Unfortunately, the weight of all this snow caused many trees and branches to fall, blocking roads and knocking out power and Internet across the region. We are fortunate to have battery backup – which lasted for about 17 hours, fed in part by our solar tracker soaking up the post-storm sunshine. In turn, the batteries can be refilled by a propane generator. (The relationship between the two is complicated and buggy, but that’s another story.)

I took the opportunity to ramble around the backyard – local authorities asked everyone to stay off the roads unless necessary – and try to improve my ability to find interesting compositions and to expose properly for snow.

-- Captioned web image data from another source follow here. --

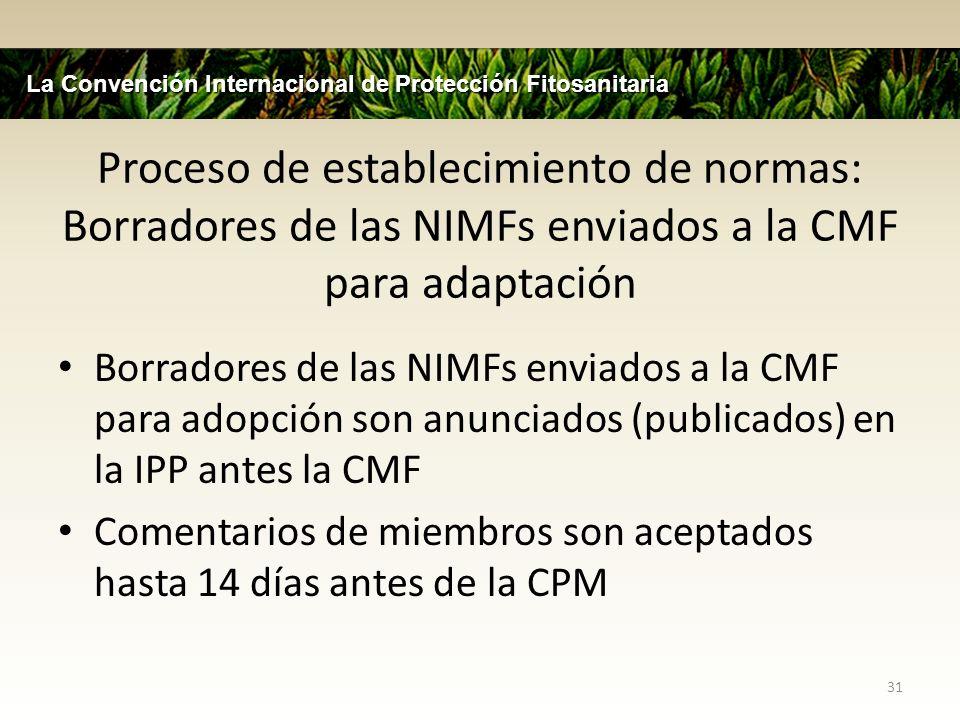 Proceso de establecimiento de normas: Borradores de las NIMFs enviados a la CMF para adaptación Borradores de las NIMFs enviados a la CMF para adopció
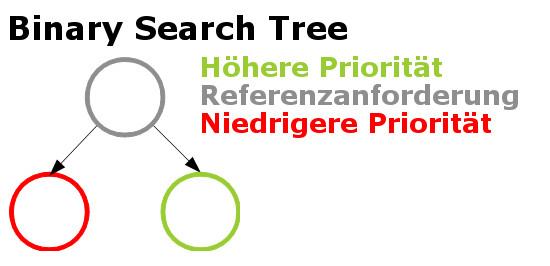 Binary Tree - Methoden zur Priorisierung von Anforderungen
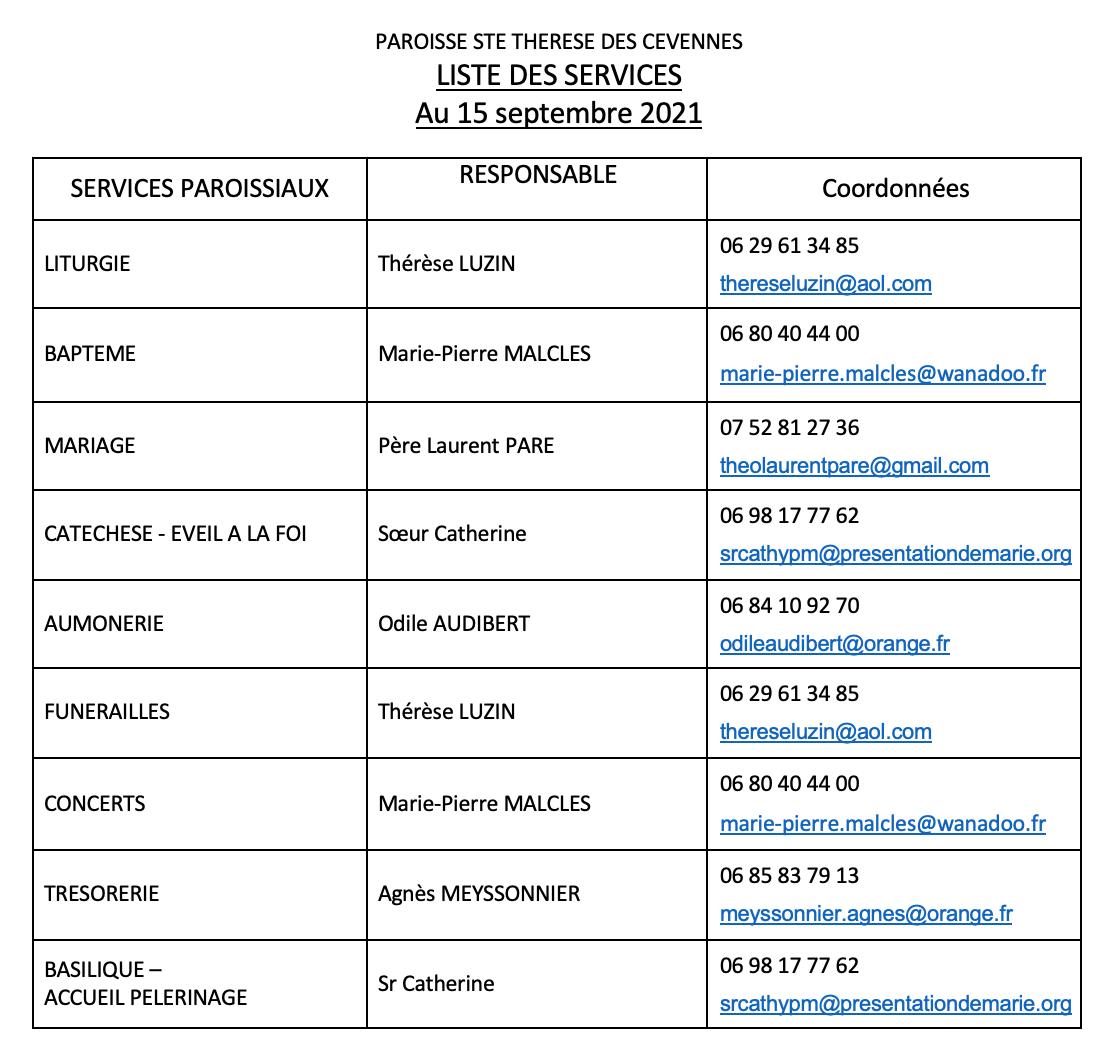 Liste Services Sept 2021.png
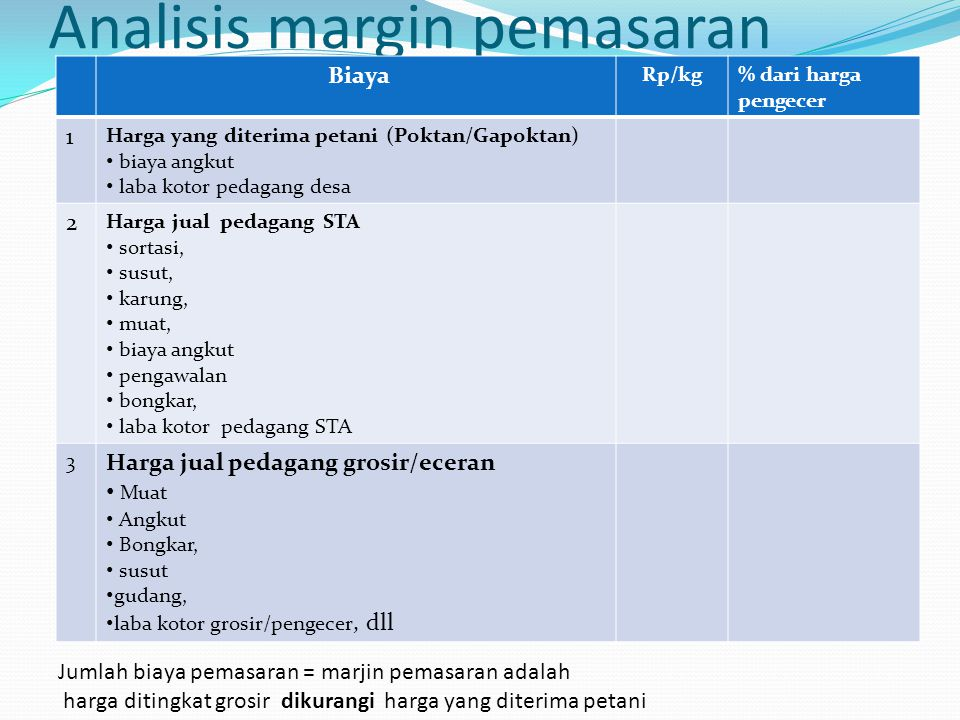 Analisis margin pemasaran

Check out the gallery; at the end is a bonus: bald eagles spotted high in the trees during my afternoon walk, including a short video of two eagles taking off to fly across the river and greet a third bald eagle in the trees over there. (Apologies for the low-res iPhone photo and video… it’s all I had with me.)

Snow on the backyard fence.

P.S. Grid power is back! After about 39 hours.

Winter arrives

Finally! Winter has finally arrived, bringing us a snowstorm to paint the barren ground white and dust all the trees in a blanket of fluffy powder. At 7am, when the woodstove was humming with a cozy fire, and the children are all snug in their beds, I went out for a quick look around. I measured the snow depth in the driveway at 9″, and the snow was still falling fast. Two hours later, I went for a long walk, enjoying the swish of my boots through the shin-deep snow and the squeaky crunch of each footstep. On return, at 9am, the snow was now 12″ deep on the driveway – three inches in two hours – and still falling hard.

I don’t have much time to be photographic this morning, but here is a quick gallery of photos. Perhaps my favorite was this little mouse, who I first spotted hopping along the roadside. He seemed to be looking for something – perhaps the entrance to his underground home, now lost under the deep snow. He let me get closer, and eventually he scampered toward me through the deep ruts left by the few intrepid morning drivers. He found shelter between my legs, tucking in his tail, clearly grateful for a moment of peace as my legs blocked the falling snowflakes. We shared this spot, at the center of the road, snow falling quietly all around, until a car came rumbling along. I picked him up and set him beside the road, and we both went back to our day.

A mouse shelters under my legs.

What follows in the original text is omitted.